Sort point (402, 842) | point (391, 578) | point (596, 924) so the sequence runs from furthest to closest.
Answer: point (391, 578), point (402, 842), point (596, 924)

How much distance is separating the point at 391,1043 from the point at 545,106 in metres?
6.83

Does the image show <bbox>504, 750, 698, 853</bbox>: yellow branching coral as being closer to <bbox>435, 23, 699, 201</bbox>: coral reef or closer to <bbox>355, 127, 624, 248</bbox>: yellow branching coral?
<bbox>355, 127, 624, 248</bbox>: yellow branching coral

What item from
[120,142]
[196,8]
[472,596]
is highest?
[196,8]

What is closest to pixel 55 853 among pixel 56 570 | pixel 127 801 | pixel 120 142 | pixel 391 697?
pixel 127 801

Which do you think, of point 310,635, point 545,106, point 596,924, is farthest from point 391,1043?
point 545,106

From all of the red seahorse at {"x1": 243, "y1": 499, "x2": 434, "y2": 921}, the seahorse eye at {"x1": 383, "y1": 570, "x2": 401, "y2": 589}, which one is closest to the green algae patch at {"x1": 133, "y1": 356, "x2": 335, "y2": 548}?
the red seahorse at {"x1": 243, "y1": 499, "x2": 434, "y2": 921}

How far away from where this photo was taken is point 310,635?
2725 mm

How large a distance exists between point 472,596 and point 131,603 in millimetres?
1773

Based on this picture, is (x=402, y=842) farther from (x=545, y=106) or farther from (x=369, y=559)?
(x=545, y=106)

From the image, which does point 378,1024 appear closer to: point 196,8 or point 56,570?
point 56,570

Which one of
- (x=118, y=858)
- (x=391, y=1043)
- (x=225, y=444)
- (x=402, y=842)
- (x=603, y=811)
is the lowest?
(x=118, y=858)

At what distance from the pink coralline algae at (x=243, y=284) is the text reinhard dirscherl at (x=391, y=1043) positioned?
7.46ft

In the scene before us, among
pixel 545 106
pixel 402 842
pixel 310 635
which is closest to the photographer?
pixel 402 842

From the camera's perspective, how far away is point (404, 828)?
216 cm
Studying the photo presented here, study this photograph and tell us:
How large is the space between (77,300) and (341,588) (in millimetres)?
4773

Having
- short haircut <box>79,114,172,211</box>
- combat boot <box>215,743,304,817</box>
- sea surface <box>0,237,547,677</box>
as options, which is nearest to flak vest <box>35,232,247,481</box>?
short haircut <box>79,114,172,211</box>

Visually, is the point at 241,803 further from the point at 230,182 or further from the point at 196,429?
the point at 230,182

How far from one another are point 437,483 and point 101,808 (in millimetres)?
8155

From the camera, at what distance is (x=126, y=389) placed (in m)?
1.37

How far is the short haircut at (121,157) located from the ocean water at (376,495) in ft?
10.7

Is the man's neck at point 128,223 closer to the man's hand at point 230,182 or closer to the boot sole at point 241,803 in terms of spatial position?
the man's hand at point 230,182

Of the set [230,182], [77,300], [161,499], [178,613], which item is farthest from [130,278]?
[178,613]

·····

Present the data between the line containing "Is the man's" and the end of the data, inclusive, as a Markdown table with the columns Row and Line. Number each line and omit blank lines.

**Result of the exercise**
| Row | Line |
|---|---|
| 1 | Is the man's neck at point 128,223 closer to the man's hand at point 230,182 or closer to the boot sole at point 241,803 in terms of spatial position? |
| 2 | the man's hand at point 230,182 |
| 3 | Of the set [230,182], [77,300], [161,499], [178,613], which item is farthest from [130,278]? |
| 4 | [178,613] |